Optimal Two-Stage Algorithm for Estimation of Nonlinear Functionals of State in Linear Stochastic System

Abstract

Aim: This paper focuses on the optimal estimation of a nonlinear functional of state (NFS) in continuous-time stochastic systems. The NFS represents a multivariate functional of state variables which carries useful information of a target system for control. The aim of this paper is to develop an optimal estimator for an arbitrary NFS in a linear dynamical systems and study its accuracy. Materials and Methods: This optimal solution is based on a minimum mean square error (MMSE) approach. The proposed estimation algorithm includes two stages: the optimal Kalman estimate of a state vector computed at the first stage is nonlinearly transformed at the second stage based on the NFS and the MMSE criterion.

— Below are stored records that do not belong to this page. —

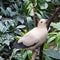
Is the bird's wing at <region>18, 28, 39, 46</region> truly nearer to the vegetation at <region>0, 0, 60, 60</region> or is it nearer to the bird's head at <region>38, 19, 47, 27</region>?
the bird's head at <region>38, 19, 47, 27</region>

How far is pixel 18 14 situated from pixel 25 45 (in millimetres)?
1696

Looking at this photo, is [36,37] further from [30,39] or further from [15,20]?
[15,20]

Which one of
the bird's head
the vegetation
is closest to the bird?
the bird's head

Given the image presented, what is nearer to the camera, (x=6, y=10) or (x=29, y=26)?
(x=29, y=26)

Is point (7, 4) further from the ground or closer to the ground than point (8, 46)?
further from the ground

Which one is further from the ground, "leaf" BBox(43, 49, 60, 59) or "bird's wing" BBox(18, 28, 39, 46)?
"bird's wing" BBox(18, 28, 39, 46)

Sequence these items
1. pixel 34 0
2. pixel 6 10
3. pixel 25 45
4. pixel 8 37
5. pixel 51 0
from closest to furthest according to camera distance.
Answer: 1. pixel 25 45
2. pixel 34 0
3. pixel 8 37
4. pixel 6 10
5. pixel 51 0

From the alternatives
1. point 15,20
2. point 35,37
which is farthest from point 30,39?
point 15,20

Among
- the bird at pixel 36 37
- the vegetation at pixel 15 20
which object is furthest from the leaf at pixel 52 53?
Result: the vegetation at pixel 15 20

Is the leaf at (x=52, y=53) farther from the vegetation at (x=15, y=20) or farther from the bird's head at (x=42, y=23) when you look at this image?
the vegetation at (x=15, y=20)

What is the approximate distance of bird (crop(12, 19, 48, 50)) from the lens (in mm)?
1019

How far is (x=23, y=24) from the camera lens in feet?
9.07

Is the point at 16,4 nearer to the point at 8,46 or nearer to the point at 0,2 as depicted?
the point at 0,2

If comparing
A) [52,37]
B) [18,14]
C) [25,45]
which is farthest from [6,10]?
[25,45]
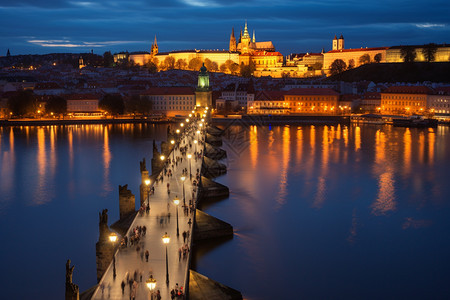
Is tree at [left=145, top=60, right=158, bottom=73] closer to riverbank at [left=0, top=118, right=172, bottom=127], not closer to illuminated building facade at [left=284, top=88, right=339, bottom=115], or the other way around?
illuminated building facade at [left=284, top=88, right=339, bottom=115]

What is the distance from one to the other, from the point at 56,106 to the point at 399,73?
110 ft

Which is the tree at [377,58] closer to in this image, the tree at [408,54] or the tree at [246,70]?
the tree at [408,54]

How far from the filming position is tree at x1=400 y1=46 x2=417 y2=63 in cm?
5531

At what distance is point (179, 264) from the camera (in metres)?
6.90

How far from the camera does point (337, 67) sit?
197ft

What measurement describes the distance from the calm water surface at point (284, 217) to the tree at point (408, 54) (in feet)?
114

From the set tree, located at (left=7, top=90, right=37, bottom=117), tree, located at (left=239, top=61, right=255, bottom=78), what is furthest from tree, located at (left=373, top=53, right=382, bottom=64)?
tree, located at (left=7, top=90, right=37, bottom=117)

Results: We derive and study the optimal MMSE estimator for a general NFS. Some challenging theoretical aspects of analytic calculation of the optimal MMSE estimate are solved by usage of the multivariate Gaussian integrals for special functionals such as the Euclidean norm, maximum and absolute value. The polynomial functionals are studied in detail. The polynomial MMSE estimator has a simple closed form and it is easy to implement in practice. Effective matrix formulas for a true mean square error of the optimal and suboptimal quadratic estimators are derived. Conclusion: In wide engineering applications an NFS plays a fundamental role in control. The entire development of the optimal nonlinear estimator is based on the two-stage MMSE estimation algorithm involving the Kalman estimator. Performance of the MMSE estimator on examples with different types of NFS demonstrates its effectiveness.